▶ [Task brief]
Please answer these questions from the report below on Zainab al-Khawaja's sentencing:
1. How much in fines was she sentenced to pay?
2. On what date did protesters enter a traffic circle in Manama during the 2011 uprising?
3. Which U.S. Navy fleet does Bahrain host?

▶ [Quoted passage]
* Start *
Zainab al-Khawaja was sentenced to the jail term and $8,000 in fines for insulting King Hamad, after she destroyed a picture of the kingdom’s top leader during an appeal hearing for the committing the same offense in 2012. Bahraini law allows fines and a jail sentence of up to seven years for publicly insulting the nation’s monarch.

“Tearing up a photo of the head of state should not be a criminal offense,” said Said Boumedouha, deputy director of the Middle East and North Africa program at Amnesty International.

Al-Khawaja rose to prominence during the 2011 uprising in Bahrain, when protesters roared into a traffic circle in the capital city of Manama on Feb. 14 and demanded a place for their state in the Arab Spring, a regional call for rights and democratic reform.

Yet police made quick work of the protests, and the Bahraini government sought immediate fixes to quell political dissent. Al-Khawaja’s father, Abdulhadi al-Khawaja, was one of eight opposition figures given life in prison for their role in the pro-democracy protests. Zainab al-Khawaja also spent a year in prison for joining the demonstrations.

Her sister Maryam, who is a co-director of the Gulf Center for Human Rights, said in Twitter posts that the sentence was not immediately carried out and al-Khawaja will seek an appeal. Al-Khawaja is also appealing convictions in three other cases, including for insulting a police officer while in prison. The mother of two was not in court for her most recent sentencing, after giving birth just a week earlier.

Al-Khawaja has sharply criticized American officials for failing to lean harder on Bahrain to address its human-rights abuses. The Gulf state hosts the U.S. Navy Fifth Fleet, and the kingdom has been a U.S. ally in fighting the meteoric rise of jihadist cult the Islamic State of Iraq and Greater Syrian (ISIS) in Bahrain’s neighbors.

The U.S. State Department’s highest official on human rights, Tom Malinowsk, concluded a trip to Bahrain on Thursday, his first visit to the state since he was told to leave five months earlier. The Bahraini Foreign Ministry had accused the Assistant Secretary of State for Human Rights of violating “conventional diplomatic norms” by meeting with the leader and members of the country’s largest opposition party.

Asked by a reporter on Tuesday if the U.S. State Department had comment on al-Khawaja’s sentencing, a spokesperson said: “I don’t think I do. I’m happy to check with our folks.”
* End *
▶ [Stored data]
* Start *
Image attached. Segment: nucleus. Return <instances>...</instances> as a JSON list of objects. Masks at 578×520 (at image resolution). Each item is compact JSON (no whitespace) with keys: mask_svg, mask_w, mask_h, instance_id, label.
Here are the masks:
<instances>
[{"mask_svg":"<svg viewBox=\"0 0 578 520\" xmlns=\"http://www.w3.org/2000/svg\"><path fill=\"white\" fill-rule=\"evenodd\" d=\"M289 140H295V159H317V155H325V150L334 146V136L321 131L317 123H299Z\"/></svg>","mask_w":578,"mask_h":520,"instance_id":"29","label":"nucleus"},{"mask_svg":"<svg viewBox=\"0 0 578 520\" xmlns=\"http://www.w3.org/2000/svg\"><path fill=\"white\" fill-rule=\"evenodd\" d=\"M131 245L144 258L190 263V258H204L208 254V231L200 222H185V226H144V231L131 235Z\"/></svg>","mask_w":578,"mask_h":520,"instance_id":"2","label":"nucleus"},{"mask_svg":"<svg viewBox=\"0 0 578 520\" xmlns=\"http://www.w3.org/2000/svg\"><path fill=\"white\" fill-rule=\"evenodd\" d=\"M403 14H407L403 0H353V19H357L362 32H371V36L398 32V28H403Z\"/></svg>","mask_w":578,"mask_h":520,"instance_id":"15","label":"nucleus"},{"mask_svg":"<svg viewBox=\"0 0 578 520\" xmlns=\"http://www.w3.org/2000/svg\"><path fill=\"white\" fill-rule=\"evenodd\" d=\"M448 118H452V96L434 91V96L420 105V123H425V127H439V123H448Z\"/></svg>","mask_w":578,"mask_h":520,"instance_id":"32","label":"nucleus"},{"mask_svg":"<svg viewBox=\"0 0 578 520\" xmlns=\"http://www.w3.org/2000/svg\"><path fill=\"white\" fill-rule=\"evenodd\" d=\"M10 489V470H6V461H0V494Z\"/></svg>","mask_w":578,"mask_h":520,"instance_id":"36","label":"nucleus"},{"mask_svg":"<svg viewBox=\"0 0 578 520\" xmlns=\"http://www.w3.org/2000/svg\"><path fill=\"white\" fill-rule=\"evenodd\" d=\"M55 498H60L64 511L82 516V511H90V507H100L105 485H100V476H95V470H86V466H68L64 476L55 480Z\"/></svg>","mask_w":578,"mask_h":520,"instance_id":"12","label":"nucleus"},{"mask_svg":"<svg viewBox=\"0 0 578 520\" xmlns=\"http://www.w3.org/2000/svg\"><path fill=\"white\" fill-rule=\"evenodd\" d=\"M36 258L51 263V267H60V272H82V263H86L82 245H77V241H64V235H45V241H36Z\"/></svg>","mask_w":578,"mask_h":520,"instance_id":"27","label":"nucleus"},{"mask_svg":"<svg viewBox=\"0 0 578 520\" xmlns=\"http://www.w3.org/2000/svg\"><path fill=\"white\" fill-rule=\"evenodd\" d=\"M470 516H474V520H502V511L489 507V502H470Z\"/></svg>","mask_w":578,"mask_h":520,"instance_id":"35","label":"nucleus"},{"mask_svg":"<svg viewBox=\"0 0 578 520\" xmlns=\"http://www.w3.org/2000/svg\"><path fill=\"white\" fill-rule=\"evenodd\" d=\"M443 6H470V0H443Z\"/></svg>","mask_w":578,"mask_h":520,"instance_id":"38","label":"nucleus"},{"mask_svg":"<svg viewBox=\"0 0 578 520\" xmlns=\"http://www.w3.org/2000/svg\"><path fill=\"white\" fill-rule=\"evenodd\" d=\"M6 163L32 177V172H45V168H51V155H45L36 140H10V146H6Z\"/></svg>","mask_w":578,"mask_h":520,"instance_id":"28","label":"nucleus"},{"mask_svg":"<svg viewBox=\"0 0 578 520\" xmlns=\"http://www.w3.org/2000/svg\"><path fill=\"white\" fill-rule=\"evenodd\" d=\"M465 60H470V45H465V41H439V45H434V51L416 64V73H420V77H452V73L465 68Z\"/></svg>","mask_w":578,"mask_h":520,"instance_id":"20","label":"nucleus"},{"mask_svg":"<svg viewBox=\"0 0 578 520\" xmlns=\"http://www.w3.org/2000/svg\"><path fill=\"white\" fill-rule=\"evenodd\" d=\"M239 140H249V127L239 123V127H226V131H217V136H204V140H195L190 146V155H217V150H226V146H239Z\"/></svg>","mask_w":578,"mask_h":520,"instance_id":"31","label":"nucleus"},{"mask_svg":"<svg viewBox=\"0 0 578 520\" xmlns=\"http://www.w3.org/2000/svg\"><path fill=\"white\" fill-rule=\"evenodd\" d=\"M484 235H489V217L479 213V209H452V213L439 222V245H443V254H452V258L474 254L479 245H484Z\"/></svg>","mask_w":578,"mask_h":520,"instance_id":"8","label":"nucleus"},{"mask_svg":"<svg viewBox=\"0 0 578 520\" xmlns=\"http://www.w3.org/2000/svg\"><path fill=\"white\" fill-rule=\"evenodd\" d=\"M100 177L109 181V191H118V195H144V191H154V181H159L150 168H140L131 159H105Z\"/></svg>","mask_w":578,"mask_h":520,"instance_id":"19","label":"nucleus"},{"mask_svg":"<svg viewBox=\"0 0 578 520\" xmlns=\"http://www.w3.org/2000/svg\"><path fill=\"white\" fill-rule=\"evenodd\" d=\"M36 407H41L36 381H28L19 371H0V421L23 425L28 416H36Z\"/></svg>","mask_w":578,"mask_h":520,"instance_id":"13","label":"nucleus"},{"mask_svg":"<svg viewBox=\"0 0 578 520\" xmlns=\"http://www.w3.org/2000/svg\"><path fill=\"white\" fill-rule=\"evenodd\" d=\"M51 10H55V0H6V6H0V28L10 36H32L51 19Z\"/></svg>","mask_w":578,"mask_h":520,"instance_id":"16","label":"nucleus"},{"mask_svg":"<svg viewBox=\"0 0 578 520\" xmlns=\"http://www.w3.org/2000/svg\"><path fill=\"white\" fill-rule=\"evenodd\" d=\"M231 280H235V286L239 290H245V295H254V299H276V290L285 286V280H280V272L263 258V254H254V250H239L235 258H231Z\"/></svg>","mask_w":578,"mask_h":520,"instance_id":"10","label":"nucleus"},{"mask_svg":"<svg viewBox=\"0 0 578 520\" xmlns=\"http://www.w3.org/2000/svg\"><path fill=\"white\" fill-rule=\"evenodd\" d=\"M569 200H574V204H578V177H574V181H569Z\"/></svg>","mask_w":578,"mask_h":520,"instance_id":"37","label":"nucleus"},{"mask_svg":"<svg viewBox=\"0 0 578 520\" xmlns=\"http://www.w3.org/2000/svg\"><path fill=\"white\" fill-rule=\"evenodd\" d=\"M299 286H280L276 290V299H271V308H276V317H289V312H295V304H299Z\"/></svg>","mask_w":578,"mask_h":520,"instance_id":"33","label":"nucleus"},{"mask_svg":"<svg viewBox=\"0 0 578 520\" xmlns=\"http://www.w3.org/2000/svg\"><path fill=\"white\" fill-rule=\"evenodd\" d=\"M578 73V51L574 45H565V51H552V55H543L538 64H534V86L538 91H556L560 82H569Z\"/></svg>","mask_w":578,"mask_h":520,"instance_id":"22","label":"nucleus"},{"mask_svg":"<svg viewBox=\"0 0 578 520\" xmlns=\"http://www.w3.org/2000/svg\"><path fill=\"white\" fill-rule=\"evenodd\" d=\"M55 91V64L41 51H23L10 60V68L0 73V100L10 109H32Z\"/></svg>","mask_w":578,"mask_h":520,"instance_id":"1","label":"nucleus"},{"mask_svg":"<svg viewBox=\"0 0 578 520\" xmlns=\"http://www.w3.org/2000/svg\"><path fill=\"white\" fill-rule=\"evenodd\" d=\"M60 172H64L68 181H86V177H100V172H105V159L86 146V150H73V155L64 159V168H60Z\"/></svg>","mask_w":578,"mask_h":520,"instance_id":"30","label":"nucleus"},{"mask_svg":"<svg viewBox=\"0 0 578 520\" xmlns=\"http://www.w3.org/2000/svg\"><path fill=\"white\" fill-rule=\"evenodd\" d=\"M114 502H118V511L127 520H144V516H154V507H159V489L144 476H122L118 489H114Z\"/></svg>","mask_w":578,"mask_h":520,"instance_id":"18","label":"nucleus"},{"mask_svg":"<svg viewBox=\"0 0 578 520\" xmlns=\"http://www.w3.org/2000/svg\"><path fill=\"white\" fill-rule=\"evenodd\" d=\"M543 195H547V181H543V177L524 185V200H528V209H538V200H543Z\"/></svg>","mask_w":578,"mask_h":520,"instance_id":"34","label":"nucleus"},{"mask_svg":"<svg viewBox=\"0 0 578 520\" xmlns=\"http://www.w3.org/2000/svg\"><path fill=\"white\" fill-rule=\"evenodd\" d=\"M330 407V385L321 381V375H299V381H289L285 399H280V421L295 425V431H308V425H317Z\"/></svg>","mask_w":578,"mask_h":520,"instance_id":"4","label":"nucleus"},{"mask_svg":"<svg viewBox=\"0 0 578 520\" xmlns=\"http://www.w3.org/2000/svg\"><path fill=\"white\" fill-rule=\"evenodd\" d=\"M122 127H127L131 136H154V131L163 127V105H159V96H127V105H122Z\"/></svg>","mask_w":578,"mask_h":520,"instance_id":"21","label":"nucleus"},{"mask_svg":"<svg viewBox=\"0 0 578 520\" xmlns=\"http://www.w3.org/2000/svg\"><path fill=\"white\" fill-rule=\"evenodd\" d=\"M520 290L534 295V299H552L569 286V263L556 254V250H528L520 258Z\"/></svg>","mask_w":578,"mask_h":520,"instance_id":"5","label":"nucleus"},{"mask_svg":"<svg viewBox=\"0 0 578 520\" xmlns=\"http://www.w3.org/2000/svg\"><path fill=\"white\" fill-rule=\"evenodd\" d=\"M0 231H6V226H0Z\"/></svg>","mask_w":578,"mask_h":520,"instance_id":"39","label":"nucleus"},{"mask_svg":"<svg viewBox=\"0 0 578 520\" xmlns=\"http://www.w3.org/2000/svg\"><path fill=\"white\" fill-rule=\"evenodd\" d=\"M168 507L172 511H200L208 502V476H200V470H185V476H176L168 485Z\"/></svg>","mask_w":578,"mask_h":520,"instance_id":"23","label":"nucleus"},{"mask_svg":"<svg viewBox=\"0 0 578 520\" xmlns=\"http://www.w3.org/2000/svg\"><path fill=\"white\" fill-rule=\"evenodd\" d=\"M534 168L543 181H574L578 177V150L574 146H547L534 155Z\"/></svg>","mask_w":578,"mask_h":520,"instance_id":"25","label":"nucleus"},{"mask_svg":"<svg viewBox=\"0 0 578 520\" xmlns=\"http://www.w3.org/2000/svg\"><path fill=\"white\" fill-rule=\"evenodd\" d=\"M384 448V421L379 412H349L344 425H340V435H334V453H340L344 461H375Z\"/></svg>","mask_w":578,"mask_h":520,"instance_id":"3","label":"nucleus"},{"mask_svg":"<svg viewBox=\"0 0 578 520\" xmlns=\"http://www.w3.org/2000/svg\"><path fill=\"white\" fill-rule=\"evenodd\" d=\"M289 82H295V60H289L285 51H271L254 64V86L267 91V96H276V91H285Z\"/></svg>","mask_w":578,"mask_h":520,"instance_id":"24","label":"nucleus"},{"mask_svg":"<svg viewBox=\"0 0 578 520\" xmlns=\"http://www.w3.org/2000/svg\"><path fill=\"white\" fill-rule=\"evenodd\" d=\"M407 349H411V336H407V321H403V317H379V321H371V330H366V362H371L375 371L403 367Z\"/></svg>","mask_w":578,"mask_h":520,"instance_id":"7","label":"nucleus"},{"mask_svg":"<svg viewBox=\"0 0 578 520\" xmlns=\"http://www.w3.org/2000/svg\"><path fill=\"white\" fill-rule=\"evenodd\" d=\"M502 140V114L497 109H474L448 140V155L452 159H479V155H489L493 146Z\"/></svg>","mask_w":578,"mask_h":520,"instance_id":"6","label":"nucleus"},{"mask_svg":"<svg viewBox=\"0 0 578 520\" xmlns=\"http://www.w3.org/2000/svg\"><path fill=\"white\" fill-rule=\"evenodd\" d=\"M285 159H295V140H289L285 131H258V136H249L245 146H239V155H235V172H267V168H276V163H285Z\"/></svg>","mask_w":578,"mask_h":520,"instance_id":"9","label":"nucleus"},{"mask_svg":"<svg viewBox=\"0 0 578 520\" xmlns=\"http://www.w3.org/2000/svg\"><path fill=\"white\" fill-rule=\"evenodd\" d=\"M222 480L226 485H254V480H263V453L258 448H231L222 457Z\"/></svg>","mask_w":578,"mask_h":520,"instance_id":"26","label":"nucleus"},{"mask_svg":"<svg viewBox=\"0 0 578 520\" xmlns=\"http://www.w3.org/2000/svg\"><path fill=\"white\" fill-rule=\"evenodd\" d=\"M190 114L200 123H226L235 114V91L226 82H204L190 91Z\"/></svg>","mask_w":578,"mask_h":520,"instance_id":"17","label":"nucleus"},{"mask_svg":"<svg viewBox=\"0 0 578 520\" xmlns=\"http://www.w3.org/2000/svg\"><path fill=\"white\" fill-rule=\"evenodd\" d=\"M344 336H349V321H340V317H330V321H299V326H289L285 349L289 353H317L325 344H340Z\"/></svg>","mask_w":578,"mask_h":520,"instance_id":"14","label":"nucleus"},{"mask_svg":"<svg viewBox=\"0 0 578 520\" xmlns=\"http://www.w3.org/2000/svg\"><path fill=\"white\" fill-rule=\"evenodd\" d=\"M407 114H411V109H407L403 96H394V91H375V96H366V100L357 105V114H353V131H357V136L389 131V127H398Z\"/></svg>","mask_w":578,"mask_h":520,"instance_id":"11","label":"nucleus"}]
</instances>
* End *
▶ [Response]
1. $8,000
2. Feb. 14
3. The Fifth Fleet